### [What you are asked to do]
Your task is to extract the lines from the one holding "At what distance from" through the end of the material. Set them down exactly and add nothing.

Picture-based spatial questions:
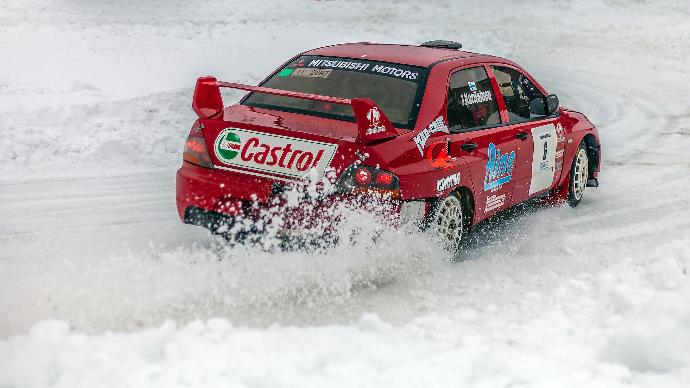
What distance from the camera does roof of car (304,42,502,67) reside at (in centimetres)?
578

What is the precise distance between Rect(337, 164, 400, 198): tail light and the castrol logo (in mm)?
133

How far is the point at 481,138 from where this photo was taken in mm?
5695

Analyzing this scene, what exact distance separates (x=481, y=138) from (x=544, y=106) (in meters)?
1.02

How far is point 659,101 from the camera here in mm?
14594

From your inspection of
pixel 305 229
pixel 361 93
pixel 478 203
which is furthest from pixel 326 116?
pixel 478 203

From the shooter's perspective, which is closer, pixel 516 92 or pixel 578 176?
pixel 516 92

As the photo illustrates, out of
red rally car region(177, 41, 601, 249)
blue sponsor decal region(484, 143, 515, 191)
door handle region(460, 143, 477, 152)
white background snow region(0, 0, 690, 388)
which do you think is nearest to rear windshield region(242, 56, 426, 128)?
red rally car region(177, 41, 601, 249)

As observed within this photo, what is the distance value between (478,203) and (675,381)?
2.27 m

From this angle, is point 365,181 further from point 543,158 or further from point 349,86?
point 543,158

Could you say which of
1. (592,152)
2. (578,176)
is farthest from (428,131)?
(592,152)

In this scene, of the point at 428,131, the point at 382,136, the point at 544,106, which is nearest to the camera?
the point at 382,136

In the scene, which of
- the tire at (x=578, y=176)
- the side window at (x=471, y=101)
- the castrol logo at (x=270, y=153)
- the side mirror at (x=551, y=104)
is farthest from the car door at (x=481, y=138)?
the tire at (x=578, y=176)

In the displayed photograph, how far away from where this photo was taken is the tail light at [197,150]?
509 cm

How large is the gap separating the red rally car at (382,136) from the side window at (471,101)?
1 cm
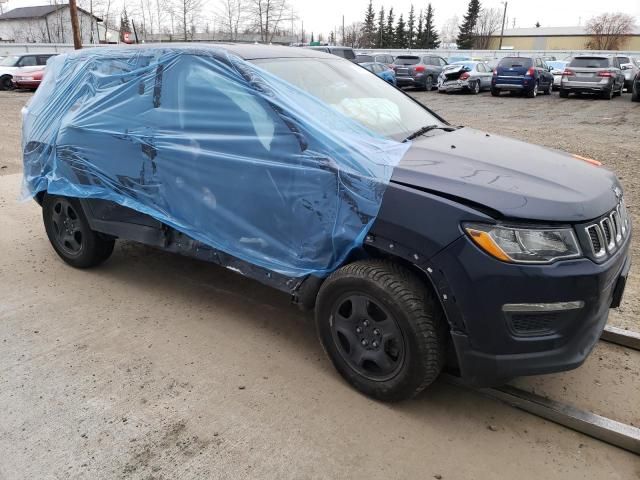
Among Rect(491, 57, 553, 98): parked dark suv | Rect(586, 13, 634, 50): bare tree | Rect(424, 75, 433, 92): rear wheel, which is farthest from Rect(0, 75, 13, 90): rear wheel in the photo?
Rect(586, 13, 634, 50): bare tree

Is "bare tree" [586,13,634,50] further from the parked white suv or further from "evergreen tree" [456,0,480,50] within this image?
the parked white suv

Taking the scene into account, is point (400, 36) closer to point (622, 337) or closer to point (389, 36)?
point (389, 36)

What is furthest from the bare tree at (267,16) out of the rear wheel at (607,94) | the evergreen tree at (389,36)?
the rear wheel at (607,94)

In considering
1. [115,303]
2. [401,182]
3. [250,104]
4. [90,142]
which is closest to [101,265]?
[115,303]

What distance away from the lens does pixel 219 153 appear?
327 centimetres

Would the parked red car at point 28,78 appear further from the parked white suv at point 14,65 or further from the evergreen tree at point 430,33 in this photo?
the evergreen tree at point 430,33

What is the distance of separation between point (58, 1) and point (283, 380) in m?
78.1

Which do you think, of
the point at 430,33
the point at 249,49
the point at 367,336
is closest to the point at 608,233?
the point at 367,336

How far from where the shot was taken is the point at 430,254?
249 cm

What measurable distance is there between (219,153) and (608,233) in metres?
2.16

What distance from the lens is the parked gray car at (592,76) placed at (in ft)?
63.6

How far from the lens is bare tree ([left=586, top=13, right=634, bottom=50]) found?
2687 inches

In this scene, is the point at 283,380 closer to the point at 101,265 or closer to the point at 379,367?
the point at 379,367

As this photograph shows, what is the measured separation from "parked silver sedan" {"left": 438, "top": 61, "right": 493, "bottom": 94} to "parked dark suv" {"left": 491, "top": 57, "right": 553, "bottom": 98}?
128cm
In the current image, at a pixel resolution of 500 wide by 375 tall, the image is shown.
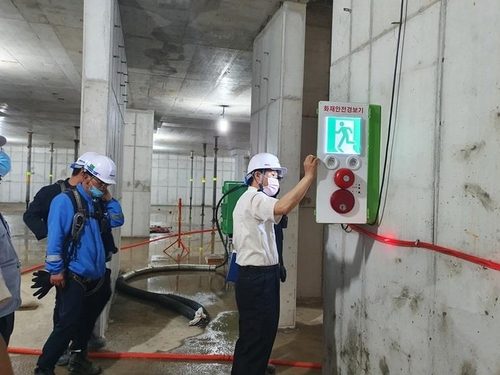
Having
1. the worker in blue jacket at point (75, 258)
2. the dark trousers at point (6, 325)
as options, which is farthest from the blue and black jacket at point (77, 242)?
the dark trousers at point (6, 325)

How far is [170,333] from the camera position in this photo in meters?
4.36

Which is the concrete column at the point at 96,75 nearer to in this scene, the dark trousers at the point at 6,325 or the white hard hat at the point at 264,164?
the white hard hat at the point at 264,164

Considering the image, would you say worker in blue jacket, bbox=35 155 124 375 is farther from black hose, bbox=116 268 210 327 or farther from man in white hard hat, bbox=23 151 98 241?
black hose, bbox=116 268 210 327

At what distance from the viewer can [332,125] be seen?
7.28ft

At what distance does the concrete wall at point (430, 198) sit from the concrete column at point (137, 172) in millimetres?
9392

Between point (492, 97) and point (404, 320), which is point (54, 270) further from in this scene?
point (492, 97)

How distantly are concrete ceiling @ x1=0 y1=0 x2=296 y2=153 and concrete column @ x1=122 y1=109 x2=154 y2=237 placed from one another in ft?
1.70

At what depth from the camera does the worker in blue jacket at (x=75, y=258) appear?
9.22 ft

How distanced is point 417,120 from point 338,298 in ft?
4.75

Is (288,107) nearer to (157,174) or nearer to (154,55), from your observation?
(154,55)

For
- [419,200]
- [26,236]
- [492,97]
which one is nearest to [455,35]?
[492,97]

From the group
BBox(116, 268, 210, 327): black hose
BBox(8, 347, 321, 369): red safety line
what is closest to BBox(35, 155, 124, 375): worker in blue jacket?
BBox(8, 347, 321, 369): red safety line

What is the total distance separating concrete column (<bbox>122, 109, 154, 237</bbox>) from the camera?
11.2 metres

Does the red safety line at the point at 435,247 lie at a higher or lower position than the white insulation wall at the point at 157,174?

### [Written answer]
At what distance from the viewer can [332,125] be seen?
7.28ft

At what distance does the concrete wall at point (430, 198) sit from the concrete column at point (137, 172) in millimetres?
9392

Between point (492, 97) and point (404, 320), which is point (54, 270) further from in this scene?
point (492, 97)

How distantly are concrete ceiling @ x1=0 y1=0 x2=296 y2=153 and concrete column @ x1=122 y1=109 x2=154 y2=237 placed from one another in ft?
1.70

At what depth from the camera does the worker in blue jacket at (x=75, y=258) appear?
9.22 ft

How distanced is point 417,120 from point 338,298 in ft?
4.75

Is (288,107) nearer to (157,174) or nearer to (154,55), from your observation?
(154,55)

For
- [419,200]
- [26,236]
- [492,97]
which one is nearest to [455,35]?
[492,97]

From the group
BBox(116, 268, 210, 327): black hose
BBox(8, 347, 321, 369): red safety line
what is closest to BBox(35, 155, 124, 375): worker in blue jacket?
BBox(8, 347, 321, 369): red safety line

What is the total distance separating concrete column (<bbox>122, 109, 154, 237</bbox>) from the camera?
11.2 metres

Does the red safety line at the point at 435,247 lie at a higher or lower position than the white insulation wall at the point at 157,174?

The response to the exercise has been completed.